__What you are asked to do__: Repeat, word for word, everything from the line containing "Is yellow bulldozer, located" down to the end of the records.

__Entries__:
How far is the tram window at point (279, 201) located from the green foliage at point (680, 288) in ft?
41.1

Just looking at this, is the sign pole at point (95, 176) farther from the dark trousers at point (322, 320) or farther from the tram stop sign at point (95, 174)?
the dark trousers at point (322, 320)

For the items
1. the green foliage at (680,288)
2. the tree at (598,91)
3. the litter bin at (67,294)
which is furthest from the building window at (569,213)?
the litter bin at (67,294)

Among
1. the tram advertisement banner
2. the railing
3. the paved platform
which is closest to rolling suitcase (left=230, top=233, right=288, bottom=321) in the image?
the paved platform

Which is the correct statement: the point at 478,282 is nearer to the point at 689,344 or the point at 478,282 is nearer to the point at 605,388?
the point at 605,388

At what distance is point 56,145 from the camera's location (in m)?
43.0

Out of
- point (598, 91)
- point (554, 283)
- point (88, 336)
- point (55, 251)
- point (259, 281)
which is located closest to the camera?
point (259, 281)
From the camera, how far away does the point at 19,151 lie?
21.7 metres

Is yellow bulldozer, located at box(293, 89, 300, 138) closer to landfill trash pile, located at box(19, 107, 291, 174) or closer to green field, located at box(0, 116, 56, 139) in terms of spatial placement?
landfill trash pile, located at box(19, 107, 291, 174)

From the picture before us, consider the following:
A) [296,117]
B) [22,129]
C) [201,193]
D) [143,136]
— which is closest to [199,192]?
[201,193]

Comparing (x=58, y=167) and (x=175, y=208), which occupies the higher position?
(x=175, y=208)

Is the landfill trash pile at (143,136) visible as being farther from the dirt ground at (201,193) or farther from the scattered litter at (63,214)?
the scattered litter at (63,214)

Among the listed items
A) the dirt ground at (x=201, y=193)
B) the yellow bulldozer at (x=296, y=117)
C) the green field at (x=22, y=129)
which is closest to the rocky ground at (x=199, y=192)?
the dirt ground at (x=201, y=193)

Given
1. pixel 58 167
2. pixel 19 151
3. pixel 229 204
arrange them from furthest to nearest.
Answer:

__Written response__:
Is yellow bulldozer, located at box(293, 89, 300, 138) closer to landfill trash pile, located at box(19, 107, 291, 174) or closer to green field, located at box(0, 116, 56, 139) in terms of spatial placement?
landfill trash pile, located at box(19, 107, 291, 174)

From the picture before us, consider the following:
A) [296,117]
B) [22,129]
C) [201,193]
D) [143,136]
— which is closest to [199,192]?
[201,193]

Comparing (x=58, y=167) and (x=175, y=208), which occupies the higher position?
(x=175, y=208)

Is the landfill trash pile at (143,136) visible as being farther from the dirt ground at (201,193) or farther from the scattered litter at (63,214)?
the scattered litter at (63,214)

Among the listed items
A) the dirt ground at (x=201, y=193)
B) the yellow bulldozer at (x=296, y=117)
C) the green field at (x=22, y=129)
which is closest to the rocky ground at (x=199, y=192)?
the dirt ground at (x=201, y=193)

Given
1. pixel 58 167
2. pixel 19 151
3. pixel 229 204
arrange them from furthest to nearest.
Answer:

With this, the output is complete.